Minum teh jadi salah satunya pekerjaan wisata favorit yang sedang dipropagandakan oleh pemerintah Taiwan buat mengundang semakin banyak wisatawan Muslim asal Indonesia.

"Kami ingin mengenalkan Taiwan jadi tujuan wisata ramah Muslim. Salah satunya pekerjaan wisata yang menarik di sini adalah minum teh Taiwan yang berkualitas baik, organik, tanpa ada bahan kimia," tutur Direktur Pusat Info Wisata Taiwan, Fanny Low.

Menurut Fanny, teh Taiwan aman untuk dikonsumsi wisatawan Muslim sebab tidak memiliki kandungan zat atau menyertakan proses yang non-halal.

Wisata kuliner minum teh dapat di nikmati di kota-kota semua Taiwan, tetapi Fanny merekomendasikan wisatawan yang tidak pernah berkunjung ke Taiwan awalnya untuk pergi ke tiga kota besar penting disana.

"Kami akan merekomendasikan pelancong Indonesia untuk pergi ke ibu kota Taipei di utara, lalu ke Taichung ditengah-tengah, serta Kaohsiung di selatan. Ketiganya terdapat di pinggir barat pulau Taiwan," kata Fanny.

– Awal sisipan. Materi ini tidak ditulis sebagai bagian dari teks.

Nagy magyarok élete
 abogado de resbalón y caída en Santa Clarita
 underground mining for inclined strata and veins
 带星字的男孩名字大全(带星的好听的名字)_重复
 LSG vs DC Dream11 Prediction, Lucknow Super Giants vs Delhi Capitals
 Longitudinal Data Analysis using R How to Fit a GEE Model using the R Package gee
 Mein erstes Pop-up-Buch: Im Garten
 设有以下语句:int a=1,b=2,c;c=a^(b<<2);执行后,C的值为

Dia memberikan tambahan jika di ke-3 kota itu wisatawan Muslim bisa dengan gampang temukan restoran halal serta penginapan yang mempunyai ruangan beribadah.

Tidak hanya minum teh, Fanny menyebutkan, pasar malam, terutamanya yang ada di Taipei, jadi pekerjaan wisata favorit lain yang pantas dicoba adanya empat sampai lima pasar malam yang tetap membuka sehari-harinya.

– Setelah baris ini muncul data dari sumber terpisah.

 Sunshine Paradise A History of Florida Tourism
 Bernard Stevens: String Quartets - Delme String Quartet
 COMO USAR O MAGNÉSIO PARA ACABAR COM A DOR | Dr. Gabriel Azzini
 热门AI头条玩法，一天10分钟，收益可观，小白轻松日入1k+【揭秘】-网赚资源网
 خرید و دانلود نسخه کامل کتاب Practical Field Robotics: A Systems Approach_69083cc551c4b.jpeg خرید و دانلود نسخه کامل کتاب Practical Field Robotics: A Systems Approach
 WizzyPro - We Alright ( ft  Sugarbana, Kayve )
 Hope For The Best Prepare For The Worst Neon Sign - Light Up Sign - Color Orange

Sekarang, Taiwan sedang santer mempromokan pariwisata ramah Muslim untuk menggandeng semakin banyak pelancong asal Indonesia, mengingat populasi Muslim Indonesia adalah yang paling besar di dunia tetapi angka kunjungan wisata ke pulau itu relatif masih rendah.

Berdasarkan catatan Pusat Info Wisata Taiwan, pada tahun 2018 pelancong Indonesia yang berkunjung ke Taiwan sekitar pada angka 53 ribu dari keseluruhan keseluruhnya pelancong dari penjuru dunia sekitar 11 juta orang.